Dreams are tricky things. Things we can safely say no one really understands. Once our eyes shoot open, all is lost. We’re not left with much, other than sand in the corners of our eyes, and a few images projecting themselves in our mind’s eye one last time, with the flickering quality of a hand-crank film. But some mornings, you’re left with a whiff of a feeling left over from the world of Kafka. By the time your feet hit the carpet; it’s gone. Even if you try to hold on. Even if you know you’ve felt the feeling before, just last night, as you were existing in a land of your brain’s invention.
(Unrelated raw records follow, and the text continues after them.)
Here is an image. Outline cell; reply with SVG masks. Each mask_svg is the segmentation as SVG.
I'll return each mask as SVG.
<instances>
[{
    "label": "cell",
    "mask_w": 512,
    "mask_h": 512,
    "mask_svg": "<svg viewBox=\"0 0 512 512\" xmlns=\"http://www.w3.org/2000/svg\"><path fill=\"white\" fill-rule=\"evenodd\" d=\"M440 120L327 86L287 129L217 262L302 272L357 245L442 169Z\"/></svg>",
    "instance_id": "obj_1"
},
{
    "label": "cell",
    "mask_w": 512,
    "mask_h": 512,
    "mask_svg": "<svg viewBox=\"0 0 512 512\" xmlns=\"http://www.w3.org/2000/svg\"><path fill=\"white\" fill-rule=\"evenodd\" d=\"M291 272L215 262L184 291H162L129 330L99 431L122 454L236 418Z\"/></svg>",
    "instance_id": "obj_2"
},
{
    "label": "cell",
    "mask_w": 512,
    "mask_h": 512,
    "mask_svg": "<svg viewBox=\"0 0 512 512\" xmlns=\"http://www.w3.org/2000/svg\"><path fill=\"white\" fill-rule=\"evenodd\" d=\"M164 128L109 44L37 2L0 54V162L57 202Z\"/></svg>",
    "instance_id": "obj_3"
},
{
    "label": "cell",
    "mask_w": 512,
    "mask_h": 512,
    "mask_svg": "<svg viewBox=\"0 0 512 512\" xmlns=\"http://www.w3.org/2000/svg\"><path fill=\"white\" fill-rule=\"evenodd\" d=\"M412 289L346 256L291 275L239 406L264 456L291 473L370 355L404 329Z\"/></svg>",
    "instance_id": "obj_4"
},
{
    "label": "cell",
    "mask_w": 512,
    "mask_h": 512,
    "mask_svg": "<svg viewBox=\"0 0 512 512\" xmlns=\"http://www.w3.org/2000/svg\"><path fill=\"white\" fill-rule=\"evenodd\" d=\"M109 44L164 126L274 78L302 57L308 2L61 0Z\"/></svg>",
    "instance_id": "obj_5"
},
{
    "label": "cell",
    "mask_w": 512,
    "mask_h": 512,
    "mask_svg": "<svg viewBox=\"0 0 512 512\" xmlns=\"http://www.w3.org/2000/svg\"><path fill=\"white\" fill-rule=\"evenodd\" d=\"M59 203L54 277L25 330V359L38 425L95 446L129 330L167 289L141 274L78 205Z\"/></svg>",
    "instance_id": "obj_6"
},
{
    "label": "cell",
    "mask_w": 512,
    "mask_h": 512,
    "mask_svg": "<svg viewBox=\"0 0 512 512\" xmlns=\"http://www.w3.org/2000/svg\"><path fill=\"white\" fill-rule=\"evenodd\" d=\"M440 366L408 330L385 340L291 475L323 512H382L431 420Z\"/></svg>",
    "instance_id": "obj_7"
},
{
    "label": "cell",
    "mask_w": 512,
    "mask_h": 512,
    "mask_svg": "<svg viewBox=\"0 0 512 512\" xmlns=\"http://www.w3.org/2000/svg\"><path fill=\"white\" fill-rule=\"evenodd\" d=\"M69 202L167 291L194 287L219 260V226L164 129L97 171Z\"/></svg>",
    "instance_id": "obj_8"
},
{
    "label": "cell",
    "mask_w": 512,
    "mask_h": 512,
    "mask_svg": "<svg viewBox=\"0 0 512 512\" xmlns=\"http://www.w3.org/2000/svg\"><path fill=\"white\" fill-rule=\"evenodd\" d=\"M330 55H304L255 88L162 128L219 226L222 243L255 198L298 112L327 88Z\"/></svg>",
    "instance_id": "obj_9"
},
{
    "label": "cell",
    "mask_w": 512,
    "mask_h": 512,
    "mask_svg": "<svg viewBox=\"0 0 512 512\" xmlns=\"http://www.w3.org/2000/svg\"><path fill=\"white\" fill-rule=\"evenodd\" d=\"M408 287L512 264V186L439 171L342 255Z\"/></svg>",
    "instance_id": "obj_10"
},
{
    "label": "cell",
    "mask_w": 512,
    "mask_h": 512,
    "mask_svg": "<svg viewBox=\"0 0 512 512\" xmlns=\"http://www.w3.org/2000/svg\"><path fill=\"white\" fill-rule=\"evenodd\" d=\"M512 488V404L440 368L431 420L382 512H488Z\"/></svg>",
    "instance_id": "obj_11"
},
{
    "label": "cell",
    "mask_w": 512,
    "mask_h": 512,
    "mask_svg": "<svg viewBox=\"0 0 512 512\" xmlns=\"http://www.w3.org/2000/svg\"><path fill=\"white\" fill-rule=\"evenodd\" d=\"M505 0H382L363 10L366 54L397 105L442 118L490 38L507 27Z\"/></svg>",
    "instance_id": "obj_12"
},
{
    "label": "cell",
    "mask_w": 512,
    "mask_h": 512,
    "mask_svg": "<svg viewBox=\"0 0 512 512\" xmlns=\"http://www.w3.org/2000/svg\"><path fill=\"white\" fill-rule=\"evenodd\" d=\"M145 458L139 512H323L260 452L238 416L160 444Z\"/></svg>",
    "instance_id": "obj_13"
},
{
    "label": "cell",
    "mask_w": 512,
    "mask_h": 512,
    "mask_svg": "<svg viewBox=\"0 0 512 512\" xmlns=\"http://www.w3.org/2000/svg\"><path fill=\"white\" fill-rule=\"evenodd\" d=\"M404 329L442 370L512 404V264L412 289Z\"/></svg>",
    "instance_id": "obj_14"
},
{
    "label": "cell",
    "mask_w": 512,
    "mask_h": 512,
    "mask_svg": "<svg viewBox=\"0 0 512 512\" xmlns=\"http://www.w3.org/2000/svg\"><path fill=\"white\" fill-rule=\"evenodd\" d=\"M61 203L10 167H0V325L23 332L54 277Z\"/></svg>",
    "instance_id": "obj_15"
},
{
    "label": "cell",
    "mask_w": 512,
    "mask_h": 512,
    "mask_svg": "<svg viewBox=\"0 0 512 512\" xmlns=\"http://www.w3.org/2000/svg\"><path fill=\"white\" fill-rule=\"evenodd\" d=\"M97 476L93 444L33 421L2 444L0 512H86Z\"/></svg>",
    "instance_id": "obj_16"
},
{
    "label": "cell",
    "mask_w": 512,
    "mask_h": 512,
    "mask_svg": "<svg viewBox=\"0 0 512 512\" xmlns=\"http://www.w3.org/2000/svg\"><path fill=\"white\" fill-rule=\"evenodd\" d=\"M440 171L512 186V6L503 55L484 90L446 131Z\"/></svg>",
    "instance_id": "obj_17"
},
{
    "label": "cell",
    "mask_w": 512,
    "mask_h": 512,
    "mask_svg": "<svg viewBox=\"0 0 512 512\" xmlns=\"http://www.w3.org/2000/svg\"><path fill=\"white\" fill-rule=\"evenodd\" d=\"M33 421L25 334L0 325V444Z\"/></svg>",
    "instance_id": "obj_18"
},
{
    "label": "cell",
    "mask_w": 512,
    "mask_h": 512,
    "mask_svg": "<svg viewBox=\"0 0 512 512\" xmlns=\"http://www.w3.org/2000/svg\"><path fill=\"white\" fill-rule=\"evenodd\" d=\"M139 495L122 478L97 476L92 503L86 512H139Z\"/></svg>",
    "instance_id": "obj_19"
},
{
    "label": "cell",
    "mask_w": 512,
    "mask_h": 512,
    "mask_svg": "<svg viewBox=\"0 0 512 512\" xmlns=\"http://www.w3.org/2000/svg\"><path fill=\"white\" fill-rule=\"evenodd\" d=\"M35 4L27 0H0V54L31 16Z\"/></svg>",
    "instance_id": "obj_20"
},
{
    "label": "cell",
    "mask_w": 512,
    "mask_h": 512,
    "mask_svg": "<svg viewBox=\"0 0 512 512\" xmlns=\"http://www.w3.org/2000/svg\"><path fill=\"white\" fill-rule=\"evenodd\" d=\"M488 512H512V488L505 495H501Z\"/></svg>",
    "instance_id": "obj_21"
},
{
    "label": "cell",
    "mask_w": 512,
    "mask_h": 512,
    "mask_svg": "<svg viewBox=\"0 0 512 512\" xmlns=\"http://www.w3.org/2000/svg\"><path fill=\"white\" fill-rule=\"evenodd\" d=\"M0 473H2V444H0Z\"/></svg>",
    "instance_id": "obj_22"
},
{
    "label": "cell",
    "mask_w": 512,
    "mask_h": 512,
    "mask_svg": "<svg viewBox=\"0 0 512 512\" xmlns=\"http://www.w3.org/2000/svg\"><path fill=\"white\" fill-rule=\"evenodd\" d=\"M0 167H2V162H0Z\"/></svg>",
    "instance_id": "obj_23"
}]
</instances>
But the feeling has no name. Beyond sleep, it has no purpose. And it retreats back into the recesses of your mind. You can’t articulate what has scurried back into the unknown. You don’t think about it too much, because it’s hard to think about something you can’t know, something you can’t even name. And it’s nothing to you, really, because it’s been haunting your head since you were a child. Back then, you called it the dream-feeling. It never occurred to you that no one else mentioned it. You could be happy, mad, or sad, but no one ever really talked about being dream-feeling. Maybe you just figured that no one else could hold onto it either, so by the time you see someone else you couldn’t truthfully say you were overcome by the emotion that rarely exists to you outside of sleep.
I’m not sure how to describe it. It’s not an entirely good feeling. It’s not entirely bad, either. It’s sort of a cocktail of sentiment. Maybe it’s a little different for each dream. Maybe it’s the same. I think every time there’s a hint of loneliness, from being trapped in a dreamland in your head, swirling with infinite possibilities, limitless places and people and memories, with the caveat that none of them are real and you are entirely alone.
Dream-feeling feels like the impossible, but it feels like isolation, too.
I don’t remember most of my dreams. But the ones I do are always full of ghosts. I don’t believe in them, but it doesn’t stop them from haunting me on the insides of my eyelids. Maybe dream-feeling is a little like grief, or mortality. Seldom do I recognize my phantoms, but they might be the part of my dream-feeling that makes my skin prickle.
Dream feeling feels like the impossible, like isolation, like goosebumps. Like mortality. Like mystery. But only for a moment, and then it blows away, like dandelion seeds after you exhale. Like water through the cracks between your fingers.
But some days dream-feeling emerges when you’re not asleep. It blows into your conscious mind and grabs the wheel. You’ve long since had your coffee and forgotten about the exhaust of your dreams. But something drew this feeling out of hiding. It’s not a feeling that fits in the waking world. You feel like you could float through the wall. Like your friend’s words are really just echoes and fragments of your own. You can see your mortality, right there, in front of you. And you wonder if you’re awake like you supposed you were, or if the older you get, the more life starts to feel like a dream. Not a good one. Not a bad one. Just an infinite landscape of drifting, where seconds run into each other like watercolors. You can feel yourself moving through time, but smoother. Each tick of the clock runs together, and you wonder if you are trapped in your mind. You try to capture words for the feeling that accompanies it, and suddenly, it fades as quickly as it arrived.
Reality is restored. Safe and sound. And the dream-feeling scurries back into the dark. But not for long. It awaits with your ghosts for nightfall.